Watchdog groups sounded alarms on Monday after the Wall Street Journal reported that the proposed mega-merger of Bayer and Monsanto has cleared its final regulatory hurdle in the United States.
The reported approval from the Justice Department came "after the companies pledged to sell off additional assets," the Journal reported, and despite concerns raised by hundreds of food and farm groups. It also comes weeks after the European Commission gave its thumbs up.
"The approval of the third supersized seed merger, after ChemChina-Syngenta and Dow-DuPont," said Wenonah Hauter, executive director of Food & Water Watch, "leaves farmers vulnerable to price gouging for seeds and other supplies and strengthens the hold a few dominant corporations have over the entire food system."
"The Justice Department's rubber stamping of these three seed mega-mergers transforms the already concentrated agrichemical and seed market, effectively reducing the number of competitors from six to three," she added.

[SUPPLIED DATA]:
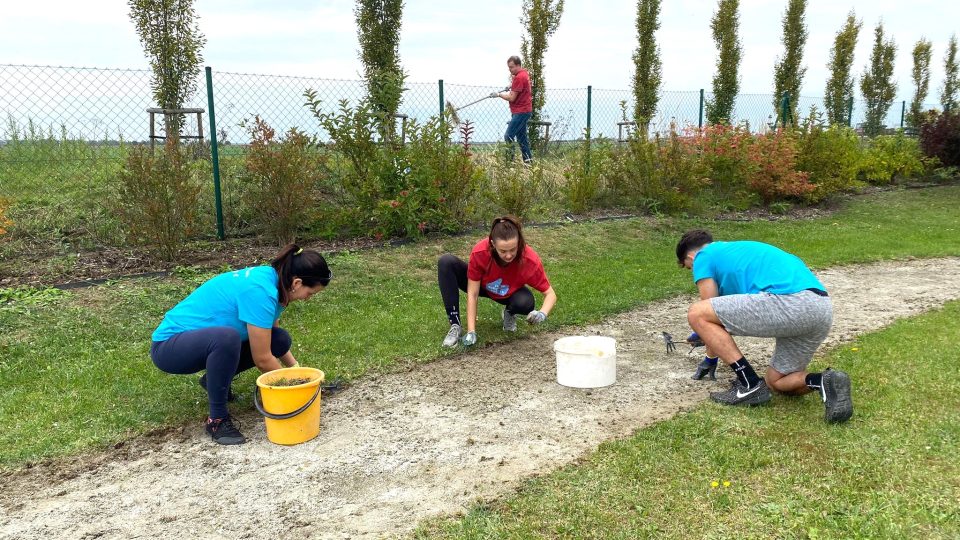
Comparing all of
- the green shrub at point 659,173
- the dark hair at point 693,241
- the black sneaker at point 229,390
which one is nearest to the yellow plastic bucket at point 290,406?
the black sneaker at point 229,390

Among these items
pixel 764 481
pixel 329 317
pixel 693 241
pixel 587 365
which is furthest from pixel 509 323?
pixel 764 481

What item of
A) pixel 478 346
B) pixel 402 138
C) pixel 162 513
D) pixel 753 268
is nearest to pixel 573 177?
pixel 402 138

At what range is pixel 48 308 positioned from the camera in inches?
207

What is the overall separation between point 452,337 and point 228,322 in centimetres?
181

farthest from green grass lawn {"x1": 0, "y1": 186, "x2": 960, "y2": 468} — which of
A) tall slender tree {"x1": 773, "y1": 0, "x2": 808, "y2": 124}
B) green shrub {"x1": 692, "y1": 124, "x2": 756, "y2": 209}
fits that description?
tall slender tree {"x1": 773, "y1": 0, "x2": 808, "y2": 124}

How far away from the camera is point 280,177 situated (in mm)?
7113

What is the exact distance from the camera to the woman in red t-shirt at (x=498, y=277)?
14.5 ft

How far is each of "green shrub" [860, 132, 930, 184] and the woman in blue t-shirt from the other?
13.4m

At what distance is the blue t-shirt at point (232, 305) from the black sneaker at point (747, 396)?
2.43m

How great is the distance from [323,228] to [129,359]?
3.52 metres

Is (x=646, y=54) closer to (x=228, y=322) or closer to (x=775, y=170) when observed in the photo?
(x=775, y=170)

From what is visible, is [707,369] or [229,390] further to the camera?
[707,369]

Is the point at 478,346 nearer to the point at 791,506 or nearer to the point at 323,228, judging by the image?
the point at 791,506

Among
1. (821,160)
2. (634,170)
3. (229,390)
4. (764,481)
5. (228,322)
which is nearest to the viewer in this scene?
(764,481)
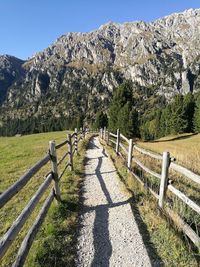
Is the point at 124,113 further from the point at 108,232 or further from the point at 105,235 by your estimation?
the point at 105,235

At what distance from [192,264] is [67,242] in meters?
2.70

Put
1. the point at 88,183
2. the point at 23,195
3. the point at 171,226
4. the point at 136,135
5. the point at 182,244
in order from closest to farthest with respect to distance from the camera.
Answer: the point at 182,244
the point at 171,226
the point at 23,195
the point at 88,183
the point at 136,135

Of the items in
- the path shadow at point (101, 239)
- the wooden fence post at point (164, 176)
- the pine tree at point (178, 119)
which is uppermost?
the pine tree at point (178, 119)

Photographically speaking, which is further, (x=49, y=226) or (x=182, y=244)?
(x=49, y=226)

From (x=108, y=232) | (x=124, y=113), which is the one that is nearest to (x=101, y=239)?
(x=108, y=232)

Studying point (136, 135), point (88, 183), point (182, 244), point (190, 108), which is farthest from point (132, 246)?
point (190, 108)

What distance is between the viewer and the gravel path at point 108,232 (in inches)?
216

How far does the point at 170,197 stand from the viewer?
8.31 metres

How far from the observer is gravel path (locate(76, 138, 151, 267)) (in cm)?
550

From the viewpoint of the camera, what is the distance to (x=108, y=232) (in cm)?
665

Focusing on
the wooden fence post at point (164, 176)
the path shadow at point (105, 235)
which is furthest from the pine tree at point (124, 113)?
the wooden fence post at point (164, 176)

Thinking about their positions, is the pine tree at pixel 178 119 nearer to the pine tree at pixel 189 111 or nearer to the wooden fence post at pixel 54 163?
the pine tree at pixel 189 111

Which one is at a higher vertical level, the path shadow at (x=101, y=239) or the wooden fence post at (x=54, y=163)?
the wooden fence post at (x=54, y=163)

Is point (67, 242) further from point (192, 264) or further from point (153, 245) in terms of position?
point (192, 264)
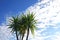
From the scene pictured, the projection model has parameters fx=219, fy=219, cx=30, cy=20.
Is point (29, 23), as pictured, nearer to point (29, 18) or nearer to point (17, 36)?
point (29, 18)

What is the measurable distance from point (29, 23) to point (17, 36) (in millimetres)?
3038

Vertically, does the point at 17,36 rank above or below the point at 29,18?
below

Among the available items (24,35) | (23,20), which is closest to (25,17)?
(23,20)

[WORK REQUIRED]:
Continue the news report on the Justice Department's approval of the Bayer-Monsanto merger, picking up after its final sentence.

[RESULT FOR THIS EXERCISE]:
Because it will make it harder for farmers to acquire non-genetically modified seeds to plant, it "makes it harder for agriculture to get off the GMO-chemical treadmill that just keeps increasing in speed," she said.
With its reported stamp of approval, the pending merger shows that "the federal government is not taking the impact of corporate control of our food supply seriously. It's time for Congress to establish a moratorium on mega-mergers in the food system," Hauter argued.
Jason Davidson, food and technology campaign associate with Friends of the Earth, was equally critical in his reaction to the development.
"The Department of Justice has decided that corporate profits matter more than the interests consumers and farmers. This decision will massively increase the power of major agrichemical companies that already have a stranglehold on our food system," he declared in a statement.
He went on to lament that "American farmers will see increased seed prices, fewer options, and decreased bargaining power." Echoing Hauter's warning, he argued. "This merger from hell will further entrench the failing model of toxic, chemical intensive agriculture, which is poisoning people and the planet."
A recent poll found that nearly 94 percent of farmers expressed concern that a Bayer-Monsanto merger would have a negative impact on independent farmers and their communities. It also found that 89 percent of farmers said they believe the merger would lead to increased pressure for chemically-dependent farming.
Shares of Monsanto, meanwhile, jumped 6.6 percent following the Journal's reporting on the $66 billion takeover by Bayer.